Barth had succeeded Rabbi Myron S. Geller, who served the congregation for 40 years from 1976 to 2006, a tenure memorialized by a bronze plaque salvaged from the former temple that is now mounted in the new building.
Weinstein said Lewis, with his warm personality and respect for the traditions of the congregation, has proven to be a good fit in this somewhat remote fishing, tourist, and bedroom community 35 miles northeast of Boston.
“From the beginning,” Weinstein said, “he appreciated the special personality of this congregation. And, because we are the only synagogue on Cape Ann and several towns surrounding Cape Ann, we have to be welcoming to everybody, and that’s been our tradition and that’s been our pleasure all along, and he really fits in with that model very well and he has helped us to continue that.”
Weinstein said Lewis has a good relationship with Phoebe Potts, who runs the religious school and adult family learning program.
“They have been able to engage young families and attract young families and Phoebe does the most creative job,” Weinstein said, “and the two of them are a terrific team.”
During the pandemic, Weinstein said Lewis helped the congregation move nimbly, providing lots of virtual programs, engagement, and involvement. “And now we are doing a very careful reopening of the building, so we feel like we are really in a good place as a community and we are very thankful for his leadership,” she said.
Lewis said the congregation had gone through an unsettling period prior to his arrival, starting with the transition in rabbis and then the fire.
“They had been through so much transition and … they were just gasping for air and they had a few things that they wanted me to figure out,” Lewis said. “They just needed some stability.”
Lewis said initially the congregation envisioned he would serve in the interim for two years.
“Two things became clear,” Lewis said, “One, that I had a good relationship with the community, that I was not going to be part of the upheaval; and two, they were absolutely exhausted.” The idea of the congregation forming a rabbi search committee was like someone finishing a marathon and then being told another one was starting in 10 minutes, he said.
“They really just needed three years to catch their breath,” said Lewis, who said he needed three years to figure out what he was doing as well.
“But, interesting now, we are kind of coming back. It’s sort of a circle because now, of course, we are coming back into the building and we are trying to figure it out, it’s sort of a new beginning.”

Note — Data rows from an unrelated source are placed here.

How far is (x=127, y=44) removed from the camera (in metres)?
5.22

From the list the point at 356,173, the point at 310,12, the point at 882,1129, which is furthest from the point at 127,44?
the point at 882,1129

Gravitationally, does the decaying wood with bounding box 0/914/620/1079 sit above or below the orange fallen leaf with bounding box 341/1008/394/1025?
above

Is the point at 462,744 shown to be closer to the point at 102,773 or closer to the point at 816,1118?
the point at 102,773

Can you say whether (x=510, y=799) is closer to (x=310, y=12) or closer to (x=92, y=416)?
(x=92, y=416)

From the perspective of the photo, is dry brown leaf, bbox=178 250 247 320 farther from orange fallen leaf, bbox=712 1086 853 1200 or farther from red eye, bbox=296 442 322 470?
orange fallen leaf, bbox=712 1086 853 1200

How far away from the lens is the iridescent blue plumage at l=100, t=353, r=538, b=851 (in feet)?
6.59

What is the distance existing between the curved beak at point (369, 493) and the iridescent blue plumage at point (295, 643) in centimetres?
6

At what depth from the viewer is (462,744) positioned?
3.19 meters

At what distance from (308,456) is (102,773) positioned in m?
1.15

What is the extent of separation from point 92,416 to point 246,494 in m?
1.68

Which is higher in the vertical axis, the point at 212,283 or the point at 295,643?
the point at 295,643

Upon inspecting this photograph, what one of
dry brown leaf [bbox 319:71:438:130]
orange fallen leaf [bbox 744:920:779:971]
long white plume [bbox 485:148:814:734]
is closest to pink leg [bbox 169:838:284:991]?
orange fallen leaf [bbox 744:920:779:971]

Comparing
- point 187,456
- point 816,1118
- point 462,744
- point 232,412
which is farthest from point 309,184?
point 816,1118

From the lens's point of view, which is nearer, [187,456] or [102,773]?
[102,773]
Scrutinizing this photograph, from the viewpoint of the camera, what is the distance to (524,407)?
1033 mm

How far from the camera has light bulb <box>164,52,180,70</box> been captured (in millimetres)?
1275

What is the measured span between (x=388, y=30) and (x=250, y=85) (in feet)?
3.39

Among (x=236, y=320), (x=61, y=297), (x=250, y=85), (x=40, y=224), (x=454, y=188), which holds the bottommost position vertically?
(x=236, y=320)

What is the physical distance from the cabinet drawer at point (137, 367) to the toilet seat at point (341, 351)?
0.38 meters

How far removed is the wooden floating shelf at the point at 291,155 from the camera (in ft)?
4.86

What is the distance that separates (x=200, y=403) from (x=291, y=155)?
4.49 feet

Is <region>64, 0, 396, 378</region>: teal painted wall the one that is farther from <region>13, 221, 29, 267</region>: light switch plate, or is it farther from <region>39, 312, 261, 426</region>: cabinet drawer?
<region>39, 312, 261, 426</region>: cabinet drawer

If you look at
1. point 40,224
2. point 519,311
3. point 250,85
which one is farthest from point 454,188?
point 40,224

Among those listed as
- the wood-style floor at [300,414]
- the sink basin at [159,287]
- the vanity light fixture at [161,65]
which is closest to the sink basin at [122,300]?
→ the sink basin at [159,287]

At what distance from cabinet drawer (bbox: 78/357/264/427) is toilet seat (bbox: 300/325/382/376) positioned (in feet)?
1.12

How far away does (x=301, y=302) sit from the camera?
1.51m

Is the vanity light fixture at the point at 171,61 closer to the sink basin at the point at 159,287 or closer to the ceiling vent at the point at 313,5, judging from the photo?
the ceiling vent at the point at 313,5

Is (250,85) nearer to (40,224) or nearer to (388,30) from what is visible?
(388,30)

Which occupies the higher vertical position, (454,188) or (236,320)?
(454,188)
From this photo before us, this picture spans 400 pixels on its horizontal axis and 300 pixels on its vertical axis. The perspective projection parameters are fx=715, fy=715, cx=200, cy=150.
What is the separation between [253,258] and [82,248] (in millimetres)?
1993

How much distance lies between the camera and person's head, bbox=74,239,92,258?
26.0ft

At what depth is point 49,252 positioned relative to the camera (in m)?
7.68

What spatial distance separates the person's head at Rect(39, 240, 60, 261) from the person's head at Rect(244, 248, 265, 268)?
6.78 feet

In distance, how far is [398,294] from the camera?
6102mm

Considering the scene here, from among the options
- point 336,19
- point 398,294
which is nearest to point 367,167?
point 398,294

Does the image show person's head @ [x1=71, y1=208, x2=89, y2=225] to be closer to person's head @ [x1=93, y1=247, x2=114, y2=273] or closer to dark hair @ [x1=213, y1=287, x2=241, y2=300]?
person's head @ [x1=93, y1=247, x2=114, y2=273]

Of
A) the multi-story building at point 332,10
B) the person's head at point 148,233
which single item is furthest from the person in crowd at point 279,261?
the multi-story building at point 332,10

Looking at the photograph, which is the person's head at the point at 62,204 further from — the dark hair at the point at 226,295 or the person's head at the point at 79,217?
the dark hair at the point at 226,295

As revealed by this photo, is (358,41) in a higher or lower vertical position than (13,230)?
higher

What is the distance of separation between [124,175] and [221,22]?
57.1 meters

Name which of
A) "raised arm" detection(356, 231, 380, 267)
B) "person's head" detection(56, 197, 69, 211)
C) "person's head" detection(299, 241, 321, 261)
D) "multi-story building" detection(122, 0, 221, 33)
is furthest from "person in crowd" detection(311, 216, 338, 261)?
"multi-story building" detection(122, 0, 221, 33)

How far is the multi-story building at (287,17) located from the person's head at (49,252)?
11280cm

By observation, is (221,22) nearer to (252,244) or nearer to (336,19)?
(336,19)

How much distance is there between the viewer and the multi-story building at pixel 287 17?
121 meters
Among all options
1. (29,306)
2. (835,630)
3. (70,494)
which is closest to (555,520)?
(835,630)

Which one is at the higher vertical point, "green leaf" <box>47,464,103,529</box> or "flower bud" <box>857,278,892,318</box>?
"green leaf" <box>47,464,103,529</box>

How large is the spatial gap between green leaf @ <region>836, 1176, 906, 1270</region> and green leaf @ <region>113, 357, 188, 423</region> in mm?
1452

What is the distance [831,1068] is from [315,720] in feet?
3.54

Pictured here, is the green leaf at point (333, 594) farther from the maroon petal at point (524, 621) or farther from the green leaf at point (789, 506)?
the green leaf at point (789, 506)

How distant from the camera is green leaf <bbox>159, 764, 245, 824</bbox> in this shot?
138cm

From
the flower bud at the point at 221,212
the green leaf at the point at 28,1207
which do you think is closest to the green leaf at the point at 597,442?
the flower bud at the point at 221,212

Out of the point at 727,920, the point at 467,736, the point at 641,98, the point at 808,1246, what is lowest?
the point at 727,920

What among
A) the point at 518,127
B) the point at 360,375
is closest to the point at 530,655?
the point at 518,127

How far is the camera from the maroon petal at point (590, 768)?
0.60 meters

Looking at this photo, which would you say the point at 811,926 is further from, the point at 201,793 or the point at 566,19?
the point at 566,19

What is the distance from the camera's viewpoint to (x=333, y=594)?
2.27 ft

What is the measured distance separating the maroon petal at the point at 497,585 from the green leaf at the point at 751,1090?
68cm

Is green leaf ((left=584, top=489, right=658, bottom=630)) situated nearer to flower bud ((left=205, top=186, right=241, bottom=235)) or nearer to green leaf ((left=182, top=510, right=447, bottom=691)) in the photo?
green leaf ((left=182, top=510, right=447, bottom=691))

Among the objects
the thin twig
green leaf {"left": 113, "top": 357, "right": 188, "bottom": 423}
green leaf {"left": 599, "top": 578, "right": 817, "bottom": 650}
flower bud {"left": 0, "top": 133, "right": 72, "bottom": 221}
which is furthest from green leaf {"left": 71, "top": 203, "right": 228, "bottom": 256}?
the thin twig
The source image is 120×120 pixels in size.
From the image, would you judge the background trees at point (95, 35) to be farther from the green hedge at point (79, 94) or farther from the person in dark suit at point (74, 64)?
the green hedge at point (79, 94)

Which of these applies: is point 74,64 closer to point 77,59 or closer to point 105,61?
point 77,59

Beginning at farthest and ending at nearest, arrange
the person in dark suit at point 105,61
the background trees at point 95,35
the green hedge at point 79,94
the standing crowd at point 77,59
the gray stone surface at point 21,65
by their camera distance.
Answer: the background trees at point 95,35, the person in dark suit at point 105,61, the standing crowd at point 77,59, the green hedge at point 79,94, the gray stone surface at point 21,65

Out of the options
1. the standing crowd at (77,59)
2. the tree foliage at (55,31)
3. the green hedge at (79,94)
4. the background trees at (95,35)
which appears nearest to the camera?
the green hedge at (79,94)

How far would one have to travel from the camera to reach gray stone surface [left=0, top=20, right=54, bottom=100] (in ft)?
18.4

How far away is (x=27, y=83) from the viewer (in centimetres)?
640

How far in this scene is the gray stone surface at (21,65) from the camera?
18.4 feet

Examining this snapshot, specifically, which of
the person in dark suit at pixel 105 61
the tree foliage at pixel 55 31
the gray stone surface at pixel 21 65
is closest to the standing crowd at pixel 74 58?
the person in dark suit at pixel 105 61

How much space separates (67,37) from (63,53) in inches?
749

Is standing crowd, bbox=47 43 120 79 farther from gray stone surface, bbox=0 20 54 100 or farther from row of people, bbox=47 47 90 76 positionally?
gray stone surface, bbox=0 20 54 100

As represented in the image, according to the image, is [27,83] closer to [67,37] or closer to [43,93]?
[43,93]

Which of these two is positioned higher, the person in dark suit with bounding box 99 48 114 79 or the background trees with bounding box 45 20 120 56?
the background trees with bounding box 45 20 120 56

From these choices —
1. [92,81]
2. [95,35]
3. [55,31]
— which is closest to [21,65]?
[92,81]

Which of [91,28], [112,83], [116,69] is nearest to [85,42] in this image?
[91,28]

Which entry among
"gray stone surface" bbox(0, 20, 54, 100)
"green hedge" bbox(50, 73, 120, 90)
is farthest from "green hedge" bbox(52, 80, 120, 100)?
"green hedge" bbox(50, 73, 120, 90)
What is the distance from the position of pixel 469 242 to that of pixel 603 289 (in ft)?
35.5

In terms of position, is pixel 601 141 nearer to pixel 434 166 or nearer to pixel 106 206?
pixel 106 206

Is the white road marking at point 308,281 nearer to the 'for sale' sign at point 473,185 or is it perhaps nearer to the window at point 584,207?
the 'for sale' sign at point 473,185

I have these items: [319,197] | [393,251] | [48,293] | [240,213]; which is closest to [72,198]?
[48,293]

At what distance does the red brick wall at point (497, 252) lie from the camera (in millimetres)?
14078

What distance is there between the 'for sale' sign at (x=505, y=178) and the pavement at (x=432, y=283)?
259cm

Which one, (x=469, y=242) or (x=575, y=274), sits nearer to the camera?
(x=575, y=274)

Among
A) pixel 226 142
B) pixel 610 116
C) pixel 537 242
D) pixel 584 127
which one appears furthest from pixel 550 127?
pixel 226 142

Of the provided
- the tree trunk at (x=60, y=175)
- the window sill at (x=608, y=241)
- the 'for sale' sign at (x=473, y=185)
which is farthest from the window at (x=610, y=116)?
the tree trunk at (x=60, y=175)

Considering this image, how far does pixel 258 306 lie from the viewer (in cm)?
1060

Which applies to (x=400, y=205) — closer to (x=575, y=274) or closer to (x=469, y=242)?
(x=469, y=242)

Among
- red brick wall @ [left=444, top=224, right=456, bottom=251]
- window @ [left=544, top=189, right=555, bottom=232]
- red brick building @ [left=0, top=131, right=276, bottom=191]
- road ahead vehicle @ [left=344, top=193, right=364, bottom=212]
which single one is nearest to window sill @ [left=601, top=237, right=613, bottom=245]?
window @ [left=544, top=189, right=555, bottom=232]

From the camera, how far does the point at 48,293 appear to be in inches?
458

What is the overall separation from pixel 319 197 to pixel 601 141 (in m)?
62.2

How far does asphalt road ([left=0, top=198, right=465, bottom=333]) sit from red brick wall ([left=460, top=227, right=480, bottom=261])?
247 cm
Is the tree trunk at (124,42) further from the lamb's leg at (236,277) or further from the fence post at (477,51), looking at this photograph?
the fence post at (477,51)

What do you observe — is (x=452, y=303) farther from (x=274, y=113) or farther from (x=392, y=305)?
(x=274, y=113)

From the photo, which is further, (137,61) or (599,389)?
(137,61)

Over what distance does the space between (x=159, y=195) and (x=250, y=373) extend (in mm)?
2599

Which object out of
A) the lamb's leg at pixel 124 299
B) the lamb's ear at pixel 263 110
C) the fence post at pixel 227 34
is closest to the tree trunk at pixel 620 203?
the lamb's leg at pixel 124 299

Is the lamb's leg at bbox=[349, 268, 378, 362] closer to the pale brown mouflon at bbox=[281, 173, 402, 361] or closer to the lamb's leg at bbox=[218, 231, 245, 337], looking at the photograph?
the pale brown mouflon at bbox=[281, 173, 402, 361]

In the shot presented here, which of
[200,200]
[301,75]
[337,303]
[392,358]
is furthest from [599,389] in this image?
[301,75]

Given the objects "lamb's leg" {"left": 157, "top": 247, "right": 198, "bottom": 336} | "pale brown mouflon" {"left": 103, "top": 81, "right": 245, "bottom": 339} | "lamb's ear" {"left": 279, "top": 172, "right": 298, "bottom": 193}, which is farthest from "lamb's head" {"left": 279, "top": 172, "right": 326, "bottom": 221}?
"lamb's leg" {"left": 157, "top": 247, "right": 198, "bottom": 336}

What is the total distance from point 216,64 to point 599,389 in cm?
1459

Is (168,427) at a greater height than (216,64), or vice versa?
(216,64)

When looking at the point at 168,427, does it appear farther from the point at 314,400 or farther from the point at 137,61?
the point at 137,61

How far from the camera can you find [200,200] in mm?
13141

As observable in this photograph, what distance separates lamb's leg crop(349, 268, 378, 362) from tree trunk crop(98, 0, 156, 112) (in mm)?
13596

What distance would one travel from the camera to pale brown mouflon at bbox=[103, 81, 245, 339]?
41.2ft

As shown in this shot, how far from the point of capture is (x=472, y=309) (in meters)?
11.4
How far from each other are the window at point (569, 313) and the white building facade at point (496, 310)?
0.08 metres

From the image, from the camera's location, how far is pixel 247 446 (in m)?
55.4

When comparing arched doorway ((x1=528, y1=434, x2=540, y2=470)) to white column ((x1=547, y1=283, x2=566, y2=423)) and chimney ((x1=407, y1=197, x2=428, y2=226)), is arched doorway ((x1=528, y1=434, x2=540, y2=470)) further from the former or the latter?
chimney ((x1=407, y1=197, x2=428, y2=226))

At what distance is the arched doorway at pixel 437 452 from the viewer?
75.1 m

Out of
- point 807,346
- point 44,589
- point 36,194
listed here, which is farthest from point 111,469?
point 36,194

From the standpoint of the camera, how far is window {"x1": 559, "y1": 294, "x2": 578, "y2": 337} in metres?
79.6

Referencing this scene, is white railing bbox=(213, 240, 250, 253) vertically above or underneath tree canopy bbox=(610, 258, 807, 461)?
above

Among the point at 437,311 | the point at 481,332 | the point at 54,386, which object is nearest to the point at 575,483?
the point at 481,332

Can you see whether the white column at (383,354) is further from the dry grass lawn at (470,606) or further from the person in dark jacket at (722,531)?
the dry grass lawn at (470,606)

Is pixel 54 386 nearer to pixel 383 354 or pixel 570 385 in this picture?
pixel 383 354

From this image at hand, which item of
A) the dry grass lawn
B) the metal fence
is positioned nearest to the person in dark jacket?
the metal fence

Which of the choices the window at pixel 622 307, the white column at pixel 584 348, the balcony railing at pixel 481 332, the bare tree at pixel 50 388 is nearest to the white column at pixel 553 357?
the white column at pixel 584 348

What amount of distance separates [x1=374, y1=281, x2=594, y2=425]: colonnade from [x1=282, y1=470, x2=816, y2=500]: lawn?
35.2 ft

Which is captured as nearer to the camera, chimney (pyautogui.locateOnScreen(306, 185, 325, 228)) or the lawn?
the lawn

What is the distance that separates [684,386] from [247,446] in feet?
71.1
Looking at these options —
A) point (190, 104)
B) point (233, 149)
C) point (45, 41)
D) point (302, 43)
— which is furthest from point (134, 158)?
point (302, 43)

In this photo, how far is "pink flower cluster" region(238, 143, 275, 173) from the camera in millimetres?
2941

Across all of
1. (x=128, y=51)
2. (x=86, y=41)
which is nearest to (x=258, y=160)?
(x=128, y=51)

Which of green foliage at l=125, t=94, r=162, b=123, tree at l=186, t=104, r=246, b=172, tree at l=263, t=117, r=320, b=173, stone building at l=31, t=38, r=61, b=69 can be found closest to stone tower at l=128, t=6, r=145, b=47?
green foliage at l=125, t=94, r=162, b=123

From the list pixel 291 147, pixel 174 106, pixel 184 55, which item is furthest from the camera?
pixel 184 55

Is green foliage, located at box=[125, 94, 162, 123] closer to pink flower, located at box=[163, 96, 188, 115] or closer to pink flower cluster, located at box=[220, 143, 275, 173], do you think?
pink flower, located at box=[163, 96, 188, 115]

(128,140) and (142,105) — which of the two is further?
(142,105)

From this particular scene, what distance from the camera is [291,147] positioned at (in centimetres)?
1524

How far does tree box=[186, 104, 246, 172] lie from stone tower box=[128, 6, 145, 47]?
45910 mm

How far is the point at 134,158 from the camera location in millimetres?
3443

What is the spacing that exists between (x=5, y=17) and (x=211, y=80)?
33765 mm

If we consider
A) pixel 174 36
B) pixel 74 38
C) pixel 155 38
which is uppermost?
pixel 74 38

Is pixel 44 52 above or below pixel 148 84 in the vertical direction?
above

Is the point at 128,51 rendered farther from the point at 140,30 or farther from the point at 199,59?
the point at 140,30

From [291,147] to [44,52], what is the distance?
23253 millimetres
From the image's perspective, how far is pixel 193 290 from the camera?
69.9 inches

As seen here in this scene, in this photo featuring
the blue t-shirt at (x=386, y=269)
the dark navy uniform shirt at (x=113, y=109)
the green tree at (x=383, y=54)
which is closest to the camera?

Lewis has been saying since the pandemic shutdown that the congregation is returning to the old normal, that “this is going to be a transformative moment.”
In-person life is slowly returning to a temple where the ever-present sound of gulls cawing can be heard through the open windows in the sanctuary and the social hall.
An ice cream social held in the parking lot on June 13 gave members and kids a sweet taste of what it’s like to be together again. The first in-person minyan for a Shiva also was held around the same time.
For Lewis, this is what the new temple normal might look like, with a Maariv service held outdoors in the mourner family’s backyard and a Zoom link with family from all over the country and Israel, where it was 3 a.m. at the time of the service. Zoom allowed family that could not make it in time to sit Shiva to be part of the service, but it was not something the rabbi would have thought of doing before the pandemic.
“So, it’s another period of figuring out who we are and how we move forward, so in some ways it feels like I’m right back to July of 2011,” Lewis said.